• GIVEN PASSAGE:
Introduction
The browser is undergoing a revolution. With WebGPU now available in all major browsers and frameworks like ONNX Runtime Web and TensorFlow.js maturing, developers can run sophisticated machine learning models directly in the browser—without server-side inference.
This guide explores how to bring AI to your frontend applications in 2025.
What Is Browser AI?
The Basic Concept
Browser AI runs machine learning models directly in client browsers using WebGPU (or WebGL as fallback). This enables features like image recognition, natural language processing, and generative AI without sending data to external servers.
Key Terms
- WebGPU: Next-generation graphics API for the browser
- WebGL: Older graphics API (WebGPU fallback)

• SUPPLIED MATERIAL:
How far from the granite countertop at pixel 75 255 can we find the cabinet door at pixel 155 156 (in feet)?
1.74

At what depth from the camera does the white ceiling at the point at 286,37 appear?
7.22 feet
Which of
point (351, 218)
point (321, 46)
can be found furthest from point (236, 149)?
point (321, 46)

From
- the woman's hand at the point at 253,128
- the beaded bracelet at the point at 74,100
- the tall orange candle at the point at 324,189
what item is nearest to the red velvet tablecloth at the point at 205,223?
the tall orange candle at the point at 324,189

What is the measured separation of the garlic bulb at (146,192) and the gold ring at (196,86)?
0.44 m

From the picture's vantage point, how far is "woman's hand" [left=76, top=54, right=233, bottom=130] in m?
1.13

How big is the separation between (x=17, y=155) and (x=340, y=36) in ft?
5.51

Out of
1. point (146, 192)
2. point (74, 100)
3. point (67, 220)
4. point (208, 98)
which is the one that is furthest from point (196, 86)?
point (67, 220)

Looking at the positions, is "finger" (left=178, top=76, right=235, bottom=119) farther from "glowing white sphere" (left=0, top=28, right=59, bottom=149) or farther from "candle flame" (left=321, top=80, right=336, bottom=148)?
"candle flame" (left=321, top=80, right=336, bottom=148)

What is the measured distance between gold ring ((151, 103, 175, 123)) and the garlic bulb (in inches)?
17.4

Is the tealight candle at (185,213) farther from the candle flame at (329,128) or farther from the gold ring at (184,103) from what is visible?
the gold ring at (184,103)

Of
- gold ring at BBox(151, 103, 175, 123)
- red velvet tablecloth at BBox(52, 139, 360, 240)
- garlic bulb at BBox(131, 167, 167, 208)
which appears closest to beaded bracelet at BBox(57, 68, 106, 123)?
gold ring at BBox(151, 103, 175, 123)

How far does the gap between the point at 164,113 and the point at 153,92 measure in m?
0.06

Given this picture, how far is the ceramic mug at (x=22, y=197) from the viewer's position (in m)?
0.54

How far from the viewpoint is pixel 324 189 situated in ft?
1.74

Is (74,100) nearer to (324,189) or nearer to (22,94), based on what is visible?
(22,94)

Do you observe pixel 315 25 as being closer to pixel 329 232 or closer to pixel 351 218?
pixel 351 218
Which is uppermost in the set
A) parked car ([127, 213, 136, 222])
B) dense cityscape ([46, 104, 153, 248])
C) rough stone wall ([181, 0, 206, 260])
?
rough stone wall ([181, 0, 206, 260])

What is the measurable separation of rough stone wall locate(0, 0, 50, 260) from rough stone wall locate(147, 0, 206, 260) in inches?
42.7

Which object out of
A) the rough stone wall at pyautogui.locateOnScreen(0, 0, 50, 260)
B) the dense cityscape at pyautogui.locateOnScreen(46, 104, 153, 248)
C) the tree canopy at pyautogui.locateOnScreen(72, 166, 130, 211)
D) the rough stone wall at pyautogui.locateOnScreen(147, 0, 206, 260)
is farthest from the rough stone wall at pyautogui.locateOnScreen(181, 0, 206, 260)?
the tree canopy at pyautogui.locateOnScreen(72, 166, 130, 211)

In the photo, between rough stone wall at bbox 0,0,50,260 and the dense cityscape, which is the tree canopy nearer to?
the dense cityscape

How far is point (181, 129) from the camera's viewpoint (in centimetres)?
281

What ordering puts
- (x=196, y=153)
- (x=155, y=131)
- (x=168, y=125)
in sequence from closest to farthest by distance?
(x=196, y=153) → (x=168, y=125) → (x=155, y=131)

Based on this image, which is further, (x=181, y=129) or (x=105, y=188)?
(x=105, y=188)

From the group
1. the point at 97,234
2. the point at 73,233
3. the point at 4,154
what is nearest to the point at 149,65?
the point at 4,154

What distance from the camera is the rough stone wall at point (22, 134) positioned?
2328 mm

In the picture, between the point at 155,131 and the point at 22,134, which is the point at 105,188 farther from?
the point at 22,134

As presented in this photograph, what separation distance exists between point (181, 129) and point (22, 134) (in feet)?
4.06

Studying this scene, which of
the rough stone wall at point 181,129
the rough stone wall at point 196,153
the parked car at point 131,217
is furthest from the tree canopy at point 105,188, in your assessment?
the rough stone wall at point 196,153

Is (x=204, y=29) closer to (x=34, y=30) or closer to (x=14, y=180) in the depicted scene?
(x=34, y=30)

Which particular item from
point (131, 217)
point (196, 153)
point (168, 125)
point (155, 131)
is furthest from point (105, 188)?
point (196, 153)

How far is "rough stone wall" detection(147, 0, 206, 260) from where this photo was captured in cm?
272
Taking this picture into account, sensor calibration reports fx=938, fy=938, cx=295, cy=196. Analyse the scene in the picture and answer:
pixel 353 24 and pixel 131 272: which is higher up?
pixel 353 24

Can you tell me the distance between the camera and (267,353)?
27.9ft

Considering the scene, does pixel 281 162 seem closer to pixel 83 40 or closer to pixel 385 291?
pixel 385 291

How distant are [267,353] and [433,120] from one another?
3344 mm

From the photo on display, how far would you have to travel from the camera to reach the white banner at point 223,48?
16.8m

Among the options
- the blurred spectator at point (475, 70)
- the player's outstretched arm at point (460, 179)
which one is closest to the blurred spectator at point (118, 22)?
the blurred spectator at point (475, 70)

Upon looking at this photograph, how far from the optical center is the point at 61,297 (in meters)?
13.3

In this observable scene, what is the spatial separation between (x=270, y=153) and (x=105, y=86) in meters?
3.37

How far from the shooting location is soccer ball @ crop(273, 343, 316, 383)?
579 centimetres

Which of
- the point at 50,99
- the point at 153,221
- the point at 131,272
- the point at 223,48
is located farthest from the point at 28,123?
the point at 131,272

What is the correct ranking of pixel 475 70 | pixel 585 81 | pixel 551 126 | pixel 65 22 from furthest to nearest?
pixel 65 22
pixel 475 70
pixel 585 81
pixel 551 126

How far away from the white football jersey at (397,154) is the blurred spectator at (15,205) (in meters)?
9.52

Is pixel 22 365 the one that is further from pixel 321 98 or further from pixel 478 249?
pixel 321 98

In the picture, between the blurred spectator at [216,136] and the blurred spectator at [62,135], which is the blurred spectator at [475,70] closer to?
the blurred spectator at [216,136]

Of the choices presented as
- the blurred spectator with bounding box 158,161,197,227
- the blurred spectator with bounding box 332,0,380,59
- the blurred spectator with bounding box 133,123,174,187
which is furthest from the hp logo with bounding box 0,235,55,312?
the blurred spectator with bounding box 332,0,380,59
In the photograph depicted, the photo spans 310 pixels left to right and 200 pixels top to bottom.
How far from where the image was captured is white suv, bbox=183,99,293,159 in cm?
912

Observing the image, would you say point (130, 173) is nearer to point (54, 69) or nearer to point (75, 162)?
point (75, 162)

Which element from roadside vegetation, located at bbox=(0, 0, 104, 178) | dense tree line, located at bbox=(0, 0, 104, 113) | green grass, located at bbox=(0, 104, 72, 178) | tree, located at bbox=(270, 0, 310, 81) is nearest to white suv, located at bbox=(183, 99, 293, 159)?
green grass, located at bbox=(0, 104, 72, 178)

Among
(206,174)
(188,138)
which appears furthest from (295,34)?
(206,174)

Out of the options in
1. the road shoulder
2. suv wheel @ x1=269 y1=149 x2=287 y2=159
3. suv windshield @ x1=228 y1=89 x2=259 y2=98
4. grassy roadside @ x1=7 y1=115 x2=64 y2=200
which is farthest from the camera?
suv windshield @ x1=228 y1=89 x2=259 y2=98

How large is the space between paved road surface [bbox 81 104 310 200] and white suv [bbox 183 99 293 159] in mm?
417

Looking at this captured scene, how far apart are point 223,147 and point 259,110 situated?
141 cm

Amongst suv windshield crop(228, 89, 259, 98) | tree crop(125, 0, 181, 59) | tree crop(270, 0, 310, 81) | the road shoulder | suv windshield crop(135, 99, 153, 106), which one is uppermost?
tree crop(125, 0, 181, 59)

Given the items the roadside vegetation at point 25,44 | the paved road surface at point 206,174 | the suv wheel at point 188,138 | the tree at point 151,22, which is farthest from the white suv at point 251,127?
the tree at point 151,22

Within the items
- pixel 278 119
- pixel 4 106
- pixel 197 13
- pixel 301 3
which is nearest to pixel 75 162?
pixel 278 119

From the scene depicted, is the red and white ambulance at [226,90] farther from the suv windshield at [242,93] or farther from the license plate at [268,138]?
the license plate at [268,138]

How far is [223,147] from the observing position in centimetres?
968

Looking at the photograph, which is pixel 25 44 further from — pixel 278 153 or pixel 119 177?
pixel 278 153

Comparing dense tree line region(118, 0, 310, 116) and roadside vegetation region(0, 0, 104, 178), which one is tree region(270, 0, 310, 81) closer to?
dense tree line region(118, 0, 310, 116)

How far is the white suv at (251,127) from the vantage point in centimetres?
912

• DIRECTIONS:
1. Reproduce the stretch of the browser AI guide from "Introduction" through "API (WebGPU fallback)".
2. Continue the guide on running machine learning in the browser, picking up after its last line.

• REPLIES:
1.
Introduction
The browser is undergoing a revolution. With WebGPU now available in all major browsers and frameworks like ONNX Runtime Web and TensorFlow.js maturing, developers can run sophisticated machine learning models directly in the browser—without server-side inference.
This guide explores how to bring AI to your frontend applications in 2025.
What Is Browser AI?
The Basic Concept
Browser AI runs machine learning models directly in client browsers using WebGPU (or WebGL as fallback). This enables features like image recognition, natural language processing, and generative AI without sending data to external servers.
Key Terms
- WebGPU: Next-generation graphics API for the browser
- WebGL: Older graphics API (WebGPU fallback)

2.
- ONNX Runtime Web: Run ONNX models in browsers
- TensorFlow.js: TensorFlow for JavaScript
- WebNN: Neural network API for browsers
- WASM: WebAssembly for near-native performance
- Model Quantization: Reducing model size for web
Why Browser AI Matters in 2025-2026
| Approach | Latency | Privacy | Cost | Offline |
|---|---|---|---|---|
| Server-side API | High | Low | High | No |
| Browser AI | Ultra-low | Ultra-high | Near-zero | Yes |
WebGPU Fundamentals
Checking Support
// Check WebGPU support
async function checkWebGPUSupport() {
if (!navigator.gpu) {
console.warn('WebGPU not supported');
return false;
}
const adapter = await navigator.gpu.requestAdapter();
if (!adapter) {
console.warn('No GPU adapter available');
return false;
}
const device = await adapter.requestDevice();
console.log('WebGPU supported!');
return { adapter, device };
}
// Run on page load
checkWebGPUSupport().then(({ adapter, device }) => {
if (device) {
initializeAI(device);
}
});
Basic WebGPU Compute
// Simple matrix multiplication on GPU
const shaderCode = `
@group(0) @binding(0) var<storage, read> matrixA : array<f32>;
@group(0) @binding(1) var<storage, read> matrixB : array<f32>;
@group(0) @binding(2) var<storage, read_write> output : array<f32>;
@compute @workgroup_size(8, 8)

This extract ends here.